The months after the accident were tough. Not only was he dealing with the aftermath of the accident, but now knowing there was a mass in his kidney that needed to be removed and not knowing exactly what it was at that time. I watched my dad suffer so much. The physical part was easy, it was the emotional part that killed him and killed us all.

Just a couple months before the wedding, the doctors gave him two options. Remove the mass and risk it coming back and having kidney complications, or remove the kidney completely. I’ll never forget the day he went in to surgery. I remained strong as they took him away, but burst into tears once they rolled him away. Today, he lives with one kidney but a whole lot of heart and determination.

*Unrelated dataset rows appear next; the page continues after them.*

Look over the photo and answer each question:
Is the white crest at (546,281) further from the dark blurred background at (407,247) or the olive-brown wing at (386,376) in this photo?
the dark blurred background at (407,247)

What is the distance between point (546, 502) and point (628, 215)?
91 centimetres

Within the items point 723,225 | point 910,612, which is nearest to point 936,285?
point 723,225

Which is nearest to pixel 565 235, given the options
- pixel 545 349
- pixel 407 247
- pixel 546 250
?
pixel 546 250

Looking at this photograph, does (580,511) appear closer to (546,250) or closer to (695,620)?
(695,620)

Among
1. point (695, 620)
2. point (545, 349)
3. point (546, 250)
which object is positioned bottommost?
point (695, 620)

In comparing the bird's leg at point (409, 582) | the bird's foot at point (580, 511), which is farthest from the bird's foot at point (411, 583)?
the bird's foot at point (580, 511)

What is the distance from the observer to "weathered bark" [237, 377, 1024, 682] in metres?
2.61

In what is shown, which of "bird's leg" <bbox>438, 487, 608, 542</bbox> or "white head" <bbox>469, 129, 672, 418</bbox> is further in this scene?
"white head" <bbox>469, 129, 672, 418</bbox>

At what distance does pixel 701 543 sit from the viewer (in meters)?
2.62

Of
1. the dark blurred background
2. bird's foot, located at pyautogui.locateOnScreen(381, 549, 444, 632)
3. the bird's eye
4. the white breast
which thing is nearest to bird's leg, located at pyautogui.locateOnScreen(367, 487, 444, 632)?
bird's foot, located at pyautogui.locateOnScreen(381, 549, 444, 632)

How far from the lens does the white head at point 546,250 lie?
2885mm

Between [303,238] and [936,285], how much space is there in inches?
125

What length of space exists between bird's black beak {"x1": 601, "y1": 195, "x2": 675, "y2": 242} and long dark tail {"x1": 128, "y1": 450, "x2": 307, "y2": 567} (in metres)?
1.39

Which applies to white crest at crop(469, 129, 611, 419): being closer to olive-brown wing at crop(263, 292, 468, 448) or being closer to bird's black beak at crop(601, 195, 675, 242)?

I learned many lessons through these tough times but I think the one that sticks with me the most is the power of love. You see, the theme that played throughout entire wedding was the word LOVE. We purposely sprinkled that word throughout the venue, from it being the focal point of our backdrop to all of the love from the people who helped make the day magical.

Today, I firmly believe that both my dads are alive because of LOVE. My dad, after having come home from the times in the hospital, has been taken care of by my stepmom. It’s a little complicated and we won’t get into that, but technically they’re not married anymore. That is true love and devotion, taking care of him the way she has and nursing him back to health. My stepdad, I too feel is alive and in good spirits today because of the love from my mother who has stood by his side through all of this. I have so much to learn from these women and how LOVE can endure all things. I am blessed to have such great examples of what this is to carry with me into my marriage and blessed that God has given me another chance to have my two dads in my life.

Having my fathers present to give me away and now having their photos that will last a lifetime mean more to me then I can explain. On the heels of Father’s Day, may you know that gifting my father’s with these photos and the moments captured are truly one of the most special gifts that I will ever be able to give my dads.